START DATA TO PROCESS

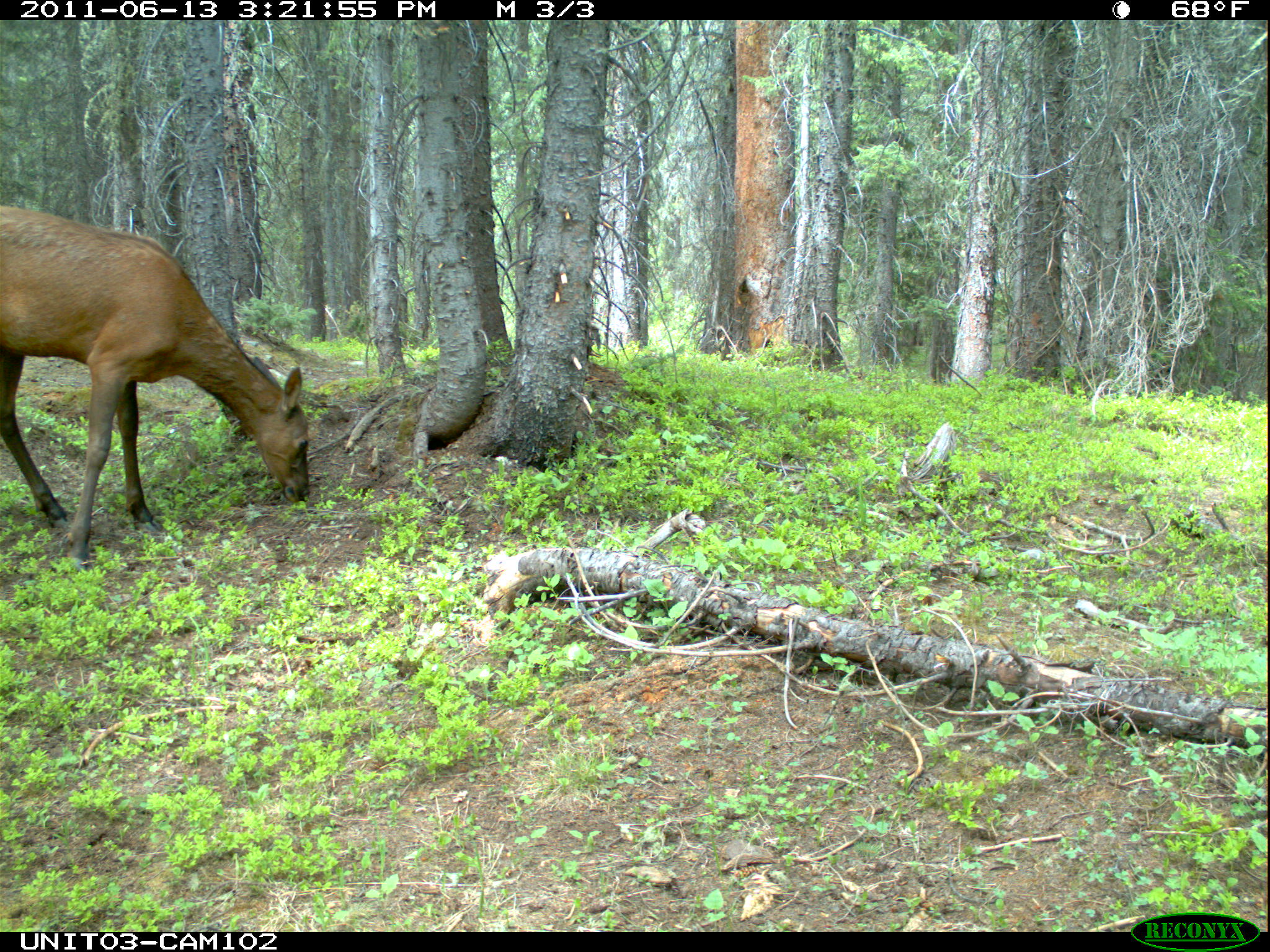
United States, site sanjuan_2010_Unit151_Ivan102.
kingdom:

END DATA TO PROCESS
START DATA TO PROCESS

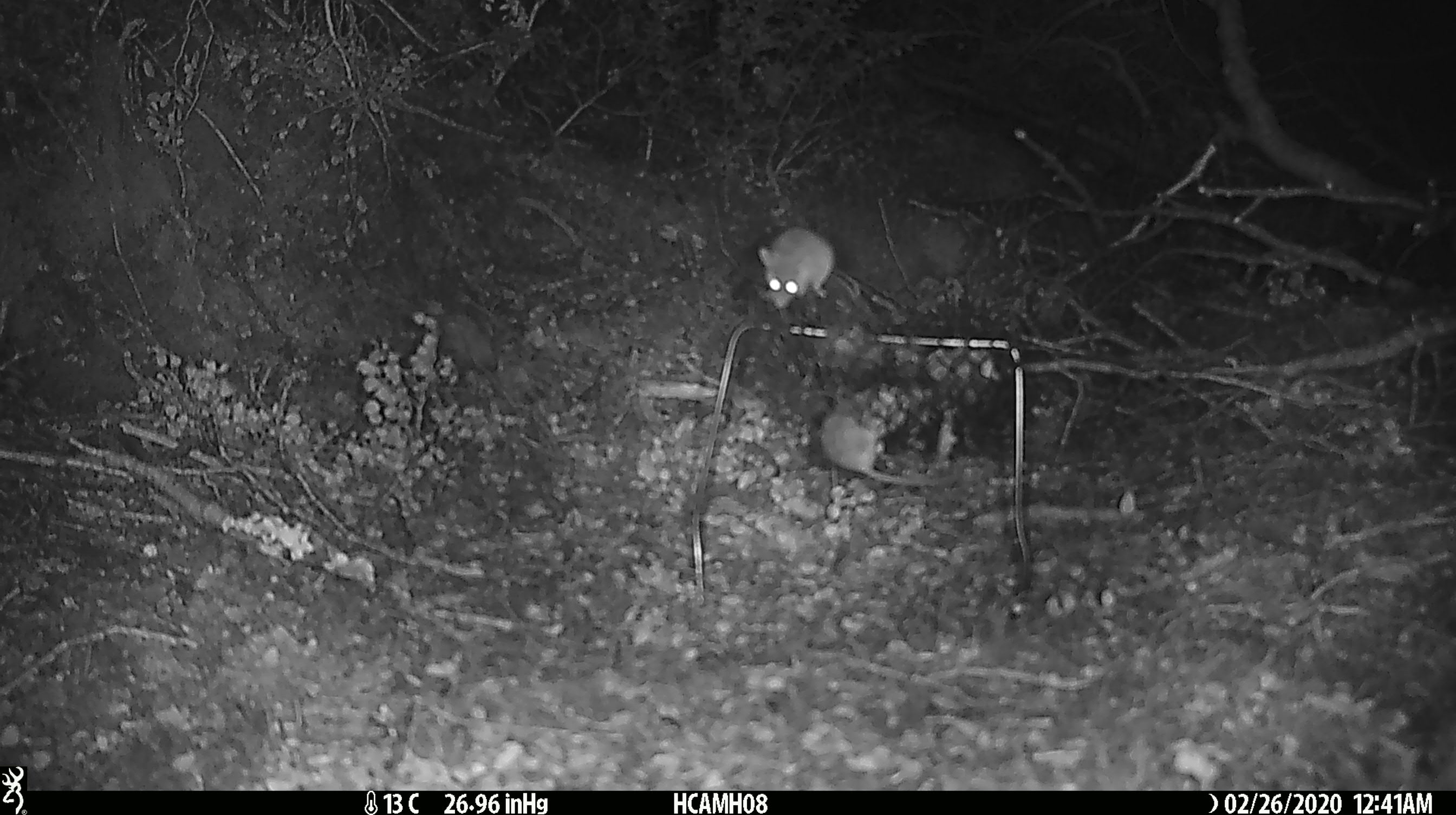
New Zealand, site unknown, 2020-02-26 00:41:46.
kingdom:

END DATA TO PROCESS
START DATA TO PROCESS

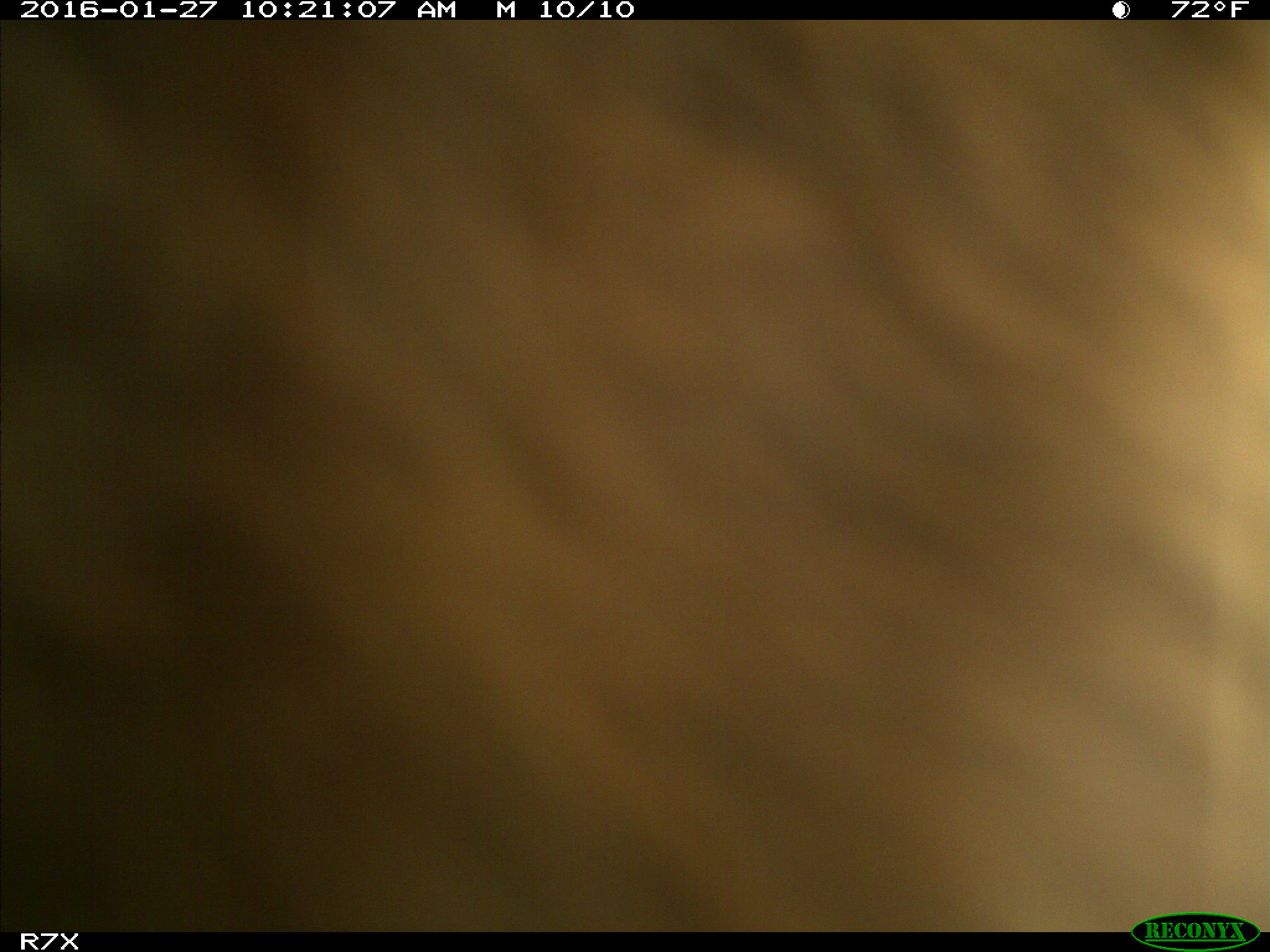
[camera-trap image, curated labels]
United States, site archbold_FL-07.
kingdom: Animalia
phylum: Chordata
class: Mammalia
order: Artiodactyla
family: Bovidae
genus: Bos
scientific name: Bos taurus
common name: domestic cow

END DATA TO PROCESS

▶ [PROBLEM STATEMENT] Which of the lines in the listing above include "site"? Report each of them.

▶ [ANSWER AREA]
United States, site sanjuan_2010_Unit151_Ivan102.
New Zealand, site unknown, 2020-02-26 00:41:46.
United States, site archbold_FL-07.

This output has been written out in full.